Example 1: PyIRI Validation using PyVALION GIRO Data
PyIRTAM can calculate daily ionospheric parameters for the user provided IRTAM coefficients and grid. The estimation of the parameters occurs simultaneously at all grid points and for all desired diurnal time frames.
Import libraries.
import PyVALION
import PyIRI
import datetime
import numpy as np
import pandas as pd
import os
import pickle
2. Specify a directory on your machine where to save downloaded GIRO data and results.
data_save_dir = '/home/GIRO_Data/'
save_res_dir = '/home/Save/'
name_run = 'PyIRI_Validation'
Select the desired day for validation.
year = 2024
month = 7
day = 1
# Create a datetime object for the selected day
dtime = datetime.datetime(year, month, day)
print('Validation day is: ', dtime)
4. Create an array for the model’s time resolution. In this example, we use 15-minute resolution.
atime = pd.to_datetime(np.arange(dtime,
dtime + datetime.timedelta(days=1),
datetime.timedelta(minutes=15)))
# Convert atime to an array of decimal hours
aUT = atime.hour + atime.minute / 60. + atime.second / 3600.
Provide the F10.7 value for this day. You can look it up at OMNIWeb.
F107 = 174.
Create a model grid.
dlon = 4.
dlat = 2.
dalt = 10.
alon = np.arange(-180., 180. + dlon, dlon)
alat = np.arange(-90., 90. + dlat, dlat)
alon_reg_2d, alat_reg_2d = np.meshgrid(alon, alat)
aalt = np.arange(100., 1000., dalt)
# Sizes of the grid
N_lon = alon.size
N_lat = alat.size
N_time = aUT.size
N_alt = aalt.size
# Flatten grid arrays for PyIRI input
alon_reg = np.reshape(alon_reg_2d, alon_reg_2d.size)
alat_reg = np.reshape(alat_reg_2d, alon_reg_2d.size)
Run PyIRI.
F2, _, _, _, _, _, den = PyIRI.main_library.IRI_density_1day(dtime.year,
dtime.month,
dtime.day,
aUT,
alon_reg,
alat_reg,
aalt,
F107,
PyIRI.coeff_dir,
ccir_or_ursi=1)
8. Record the model outputs into a dictionary. When using your own model, match the format to this dictionary. Ensure that all arrays in the model dictionary have the same shape otherwise, a single forward operator G cannot be applied to all of them consistently. Ensure that NmF2 is in (m$^{-3}), hmF2 is in (km), B1 is in (km), and B0 is unitless.
model = {}
model['NmF2'] = np.reshape(F2['Nm'], (N_time, N_lat, N_lon))

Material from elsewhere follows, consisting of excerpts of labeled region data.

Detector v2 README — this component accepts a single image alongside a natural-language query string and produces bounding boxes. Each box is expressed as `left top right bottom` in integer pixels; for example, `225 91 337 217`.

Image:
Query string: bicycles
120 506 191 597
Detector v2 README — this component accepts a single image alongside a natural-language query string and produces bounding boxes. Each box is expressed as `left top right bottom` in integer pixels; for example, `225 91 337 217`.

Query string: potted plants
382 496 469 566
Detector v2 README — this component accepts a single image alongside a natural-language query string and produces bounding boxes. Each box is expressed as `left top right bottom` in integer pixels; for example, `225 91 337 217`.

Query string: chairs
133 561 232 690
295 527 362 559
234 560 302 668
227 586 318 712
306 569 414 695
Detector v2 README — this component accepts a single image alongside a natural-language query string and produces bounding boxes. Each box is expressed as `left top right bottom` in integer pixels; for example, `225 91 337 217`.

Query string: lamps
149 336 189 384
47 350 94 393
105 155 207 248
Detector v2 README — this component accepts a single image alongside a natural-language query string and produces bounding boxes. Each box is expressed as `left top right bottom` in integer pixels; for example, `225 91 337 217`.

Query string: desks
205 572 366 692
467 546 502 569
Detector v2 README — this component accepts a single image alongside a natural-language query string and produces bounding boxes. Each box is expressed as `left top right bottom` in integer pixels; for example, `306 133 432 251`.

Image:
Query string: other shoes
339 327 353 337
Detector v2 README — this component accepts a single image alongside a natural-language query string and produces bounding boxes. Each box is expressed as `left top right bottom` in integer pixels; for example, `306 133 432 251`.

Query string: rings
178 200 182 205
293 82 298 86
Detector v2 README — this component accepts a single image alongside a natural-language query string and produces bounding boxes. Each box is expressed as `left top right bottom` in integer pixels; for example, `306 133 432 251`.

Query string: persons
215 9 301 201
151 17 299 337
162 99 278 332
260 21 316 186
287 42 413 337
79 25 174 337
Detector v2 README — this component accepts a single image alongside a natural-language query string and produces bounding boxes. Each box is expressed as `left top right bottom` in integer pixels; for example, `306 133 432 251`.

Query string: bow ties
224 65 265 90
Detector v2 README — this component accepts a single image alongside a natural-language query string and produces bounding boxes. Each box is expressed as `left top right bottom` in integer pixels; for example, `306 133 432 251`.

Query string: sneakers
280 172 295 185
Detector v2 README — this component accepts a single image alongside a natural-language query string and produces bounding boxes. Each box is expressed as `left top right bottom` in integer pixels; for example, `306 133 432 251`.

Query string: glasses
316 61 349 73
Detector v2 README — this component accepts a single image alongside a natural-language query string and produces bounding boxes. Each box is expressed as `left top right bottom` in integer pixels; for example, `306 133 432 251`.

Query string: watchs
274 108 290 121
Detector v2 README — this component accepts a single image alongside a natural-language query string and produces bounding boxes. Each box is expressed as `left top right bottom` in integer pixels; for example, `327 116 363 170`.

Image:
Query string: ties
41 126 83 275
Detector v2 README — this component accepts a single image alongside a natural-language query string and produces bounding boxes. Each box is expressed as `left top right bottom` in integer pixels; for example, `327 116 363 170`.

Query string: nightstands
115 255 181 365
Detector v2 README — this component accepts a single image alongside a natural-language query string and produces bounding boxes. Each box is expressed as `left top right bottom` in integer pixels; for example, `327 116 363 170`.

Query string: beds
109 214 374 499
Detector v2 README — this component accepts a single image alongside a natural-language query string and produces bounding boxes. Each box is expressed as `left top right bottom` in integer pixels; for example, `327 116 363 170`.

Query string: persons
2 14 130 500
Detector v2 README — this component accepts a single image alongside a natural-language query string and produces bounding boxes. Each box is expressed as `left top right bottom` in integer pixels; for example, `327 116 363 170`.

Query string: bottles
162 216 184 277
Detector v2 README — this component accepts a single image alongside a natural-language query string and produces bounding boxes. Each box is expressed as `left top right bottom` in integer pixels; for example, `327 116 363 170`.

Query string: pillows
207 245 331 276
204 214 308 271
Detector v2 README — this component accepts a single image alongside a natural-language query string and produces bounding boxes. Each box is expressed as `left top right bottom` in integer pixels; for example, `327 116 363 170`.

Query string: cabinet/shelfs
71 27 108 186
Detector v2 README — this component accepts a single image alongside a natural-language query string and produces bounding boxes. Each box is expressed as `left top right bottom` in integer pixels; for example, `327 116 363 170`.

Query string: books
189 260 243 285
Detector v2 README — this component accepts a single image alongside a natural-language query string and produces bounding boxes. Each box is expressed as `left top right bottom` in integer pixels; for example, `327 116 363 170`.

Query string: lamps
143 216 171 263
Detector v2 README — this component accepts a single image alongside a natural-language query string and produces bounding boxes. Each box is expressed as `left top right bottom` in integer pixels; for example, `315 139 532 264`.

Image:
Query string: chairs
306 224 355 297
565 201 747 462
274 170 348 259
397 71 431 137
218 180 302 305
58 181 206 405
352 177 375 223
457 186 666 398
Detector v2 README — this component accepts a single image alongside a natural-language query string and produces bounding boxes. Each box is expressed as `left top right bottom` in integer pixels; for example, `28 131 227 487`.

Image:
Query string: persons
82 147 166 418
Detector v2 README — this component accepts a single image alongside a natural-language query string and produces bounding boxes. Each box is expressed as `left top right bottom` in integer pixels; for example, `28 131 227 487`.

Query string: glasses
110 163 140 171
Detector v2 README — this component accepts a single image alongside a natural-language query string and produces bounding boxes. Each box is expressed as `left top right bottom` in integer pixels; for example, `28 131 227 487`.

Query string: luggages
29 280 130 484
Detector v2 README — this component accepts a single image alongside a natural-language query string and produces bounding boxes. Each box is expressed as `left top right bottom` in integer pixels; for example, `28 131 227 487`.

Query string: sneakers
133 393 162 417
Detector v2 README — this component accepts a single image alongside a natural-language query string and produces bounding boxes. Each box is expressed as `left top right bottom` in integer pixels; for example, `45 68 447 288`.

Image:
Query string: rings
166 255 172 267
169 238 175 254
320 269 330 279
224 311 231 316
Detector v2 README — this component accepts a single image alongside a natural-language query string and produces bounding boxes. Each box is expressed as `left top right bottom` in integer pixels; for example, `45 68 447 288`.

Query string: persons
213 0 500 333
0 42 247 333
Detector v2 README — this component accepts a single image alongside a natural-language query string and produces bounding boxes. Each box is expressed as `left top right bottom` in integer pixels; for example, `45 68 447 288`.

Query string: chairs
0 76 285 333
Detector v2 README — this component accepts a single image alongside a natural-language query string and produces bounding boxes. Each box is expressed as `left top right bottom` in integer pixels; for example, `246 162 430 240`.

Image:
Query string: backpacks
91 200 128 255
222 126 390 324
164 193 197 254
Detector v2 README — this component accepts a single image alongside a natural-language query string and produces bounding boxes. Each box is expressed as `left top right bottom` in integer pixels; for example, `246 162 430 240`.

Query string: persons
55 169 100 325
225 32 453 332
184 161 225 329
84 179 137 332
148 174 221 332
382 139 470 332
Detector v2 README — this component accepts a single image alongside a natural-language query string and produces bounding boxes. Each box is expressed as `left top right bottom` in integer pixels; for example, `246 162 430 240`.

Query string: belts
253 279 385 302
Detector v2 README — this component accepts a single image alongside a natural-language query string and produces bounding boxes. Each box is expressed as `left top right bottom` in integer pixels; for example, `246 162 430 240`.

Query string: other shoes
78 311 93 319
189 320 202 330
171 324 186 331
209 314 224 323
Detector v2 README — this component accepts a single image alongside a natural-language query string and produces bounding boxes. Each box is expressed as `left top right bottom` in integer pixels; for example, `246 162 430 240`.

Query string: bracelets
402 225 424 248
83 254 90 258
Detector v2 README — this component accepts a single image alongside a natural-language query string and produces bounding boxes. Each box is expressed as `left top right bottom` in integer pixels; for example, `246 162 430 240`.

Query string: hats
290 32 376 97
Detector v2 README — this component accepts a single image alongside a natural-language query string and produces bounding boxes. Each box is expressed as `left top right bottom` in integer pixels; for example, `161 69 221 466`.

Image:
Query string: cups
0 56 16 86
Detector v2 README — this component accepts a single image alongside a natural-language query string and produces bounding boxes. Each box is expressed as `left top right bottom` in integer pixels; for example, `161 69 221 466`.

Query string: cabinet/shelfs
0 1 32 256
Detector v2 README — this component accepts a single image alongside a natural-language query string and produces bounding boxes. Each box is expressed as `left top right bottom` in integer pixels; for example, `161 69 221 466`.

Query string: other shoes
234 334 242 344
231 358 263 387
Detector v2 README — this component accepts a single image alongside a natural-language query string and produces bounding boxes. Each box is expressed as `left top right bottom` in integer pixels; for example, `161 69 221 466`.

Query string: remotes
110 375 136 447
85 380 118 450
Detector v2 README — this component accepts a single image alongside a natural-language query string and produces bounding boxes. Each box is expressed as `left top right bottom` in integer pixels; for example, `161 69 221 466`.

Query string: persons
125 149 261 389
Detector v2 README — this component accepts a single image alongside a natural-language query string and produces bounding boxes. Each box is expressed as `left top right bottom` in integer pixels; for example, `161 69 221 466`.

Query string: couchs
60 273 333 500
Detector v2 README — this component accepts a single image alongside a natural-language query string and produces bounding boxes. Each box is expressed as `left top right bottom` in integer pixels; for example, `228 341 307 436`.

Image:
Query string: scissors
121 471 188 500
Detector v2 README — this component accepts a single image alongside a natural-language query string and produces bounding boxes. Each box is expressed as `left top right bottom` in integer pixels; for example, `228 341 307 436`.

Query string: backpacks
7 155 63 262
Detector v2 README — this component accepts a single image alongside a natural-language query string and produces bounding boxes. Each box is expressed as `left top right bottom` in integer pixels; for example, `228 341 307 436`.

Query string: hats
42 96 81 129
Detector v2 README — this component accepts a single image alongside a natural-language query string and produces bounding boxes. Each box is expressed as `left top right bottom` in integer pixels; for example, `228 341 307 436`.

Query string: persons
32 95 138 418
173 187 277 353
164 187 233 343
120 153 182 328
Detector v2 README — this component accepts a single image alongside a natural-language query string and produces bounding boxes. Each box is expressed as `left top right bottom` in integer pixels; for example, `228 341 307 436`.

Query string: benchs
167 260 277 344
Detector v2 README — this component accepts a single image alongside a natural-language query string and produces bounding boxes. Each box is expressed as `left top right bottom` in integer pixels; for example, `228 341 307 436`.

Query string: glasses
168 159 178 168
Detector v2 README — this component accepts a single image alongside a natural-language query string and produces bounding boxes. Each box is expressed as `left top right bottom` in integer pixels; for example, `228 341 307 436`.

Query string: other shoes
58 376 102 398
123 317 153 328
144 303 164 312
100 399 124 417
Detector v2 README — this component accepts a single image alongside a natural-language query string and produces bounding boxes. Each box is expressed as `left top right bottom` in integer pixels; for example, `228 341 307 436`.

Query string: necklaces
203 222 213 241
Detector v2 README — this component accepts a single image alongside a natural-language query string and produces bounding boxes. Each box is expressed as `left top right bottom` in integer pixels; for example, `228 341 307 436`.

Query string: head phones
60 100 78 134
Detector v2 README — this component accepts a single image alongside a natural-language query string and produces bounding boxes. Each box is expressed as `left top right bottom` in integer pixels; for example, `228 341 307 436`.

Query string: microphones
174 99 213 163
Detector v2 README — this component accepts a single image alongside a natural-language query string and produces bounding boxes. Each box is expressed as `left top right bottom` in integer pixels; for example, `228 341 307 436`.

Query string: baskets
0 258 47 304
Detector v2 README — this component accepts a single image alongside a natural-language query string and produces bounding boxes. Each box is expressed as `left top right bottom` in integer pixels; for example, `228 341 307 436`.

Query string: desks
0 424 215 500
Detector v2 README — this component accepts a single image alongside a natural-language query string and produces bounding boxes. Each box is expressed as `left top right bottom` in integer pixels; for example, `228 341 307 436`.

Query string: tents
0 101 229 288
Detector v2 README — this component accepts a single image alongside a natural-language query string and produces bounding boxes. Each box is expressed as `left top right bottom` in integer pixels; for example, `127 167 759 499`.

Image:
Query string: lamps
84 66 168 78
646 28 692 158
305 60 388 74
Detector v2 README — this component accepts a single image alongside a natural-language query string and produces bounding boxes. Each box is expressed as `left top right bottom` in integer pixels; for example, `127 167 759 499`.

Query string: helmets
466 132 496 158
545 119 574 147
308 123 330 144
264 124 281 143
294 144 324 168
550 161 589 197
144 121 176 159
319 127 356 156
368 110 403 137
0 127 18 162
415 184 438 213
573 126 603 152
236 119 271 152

model['hmF2'] = np.reshape(F2['hm'], (N_time, N_lat, N_lon))
# A dictionary to hold the units of the model outputs
units = {}
units['NmF2'] = 'm$^{-3}$'
units['hmF2'] = 'km'
print('The model output has the following', len(model),
'parameters with shape (N_time, N_lat, N_lon): ')
for key in model:
print(key, ', shape ', model[key].shape)
9. Open the list of GIRO ionosondes (provided by the PyVALION module). If you need to exclude certain ionosondes, modify the giro_name[‘name’] array.
file_ion_name = os.path.join(PyVALION.giro_names_dir, 'GIRO_Ionosondes.p')
giro_name = pickle.load(open(file_ion_name, 'rb'))
Download all GIRO ionosonde parameters for the validation time.
raw_data = PyVALION.library.download_GIRO_parameters(atime[0],
atime[-1],
giro_name['name'],
data_save_dir,
save_res_dir,
name_run,
clean_directory=True,
filter_CS=90)
11. Create a forward operator for the ionosonde dataset using the given model grid.
obs_data, obs_units, G, obs_info = PyVALION.library.find_G_and_y(atime,
alon,
alat,
raw_data,
save_res_dir,
name_run,
'bilinear',
True)
Find residuals between the observed data and model forecast.
model_data, residuals, model_units, res_ion = PyVALION.library.find_residuals(model,
G,
obs_data,
obs_info,
units)
13. Create a map showing the locations of GIRO ionosondes used on the selected validation day.
PyVALION.plotting.plot_ionosondes(obs_info,
dtime,
save_res_dir,
plot_name='Ionosondes_Map')
Create a histogram of residuals between model data and observations.
PyVALION.plotting.plot_histogram(residuals,
model_units,
dtime,
save_res_dir,
plot_name='Residuals')
15. Create a plot with mean residuals between model data and observations for each ionosonde
PyVALION.plotting.plot_individual_mean_residuals(res_ion,
obs_info,
model_units,
dtime,
save_res_dir,
plot_name='IonRes')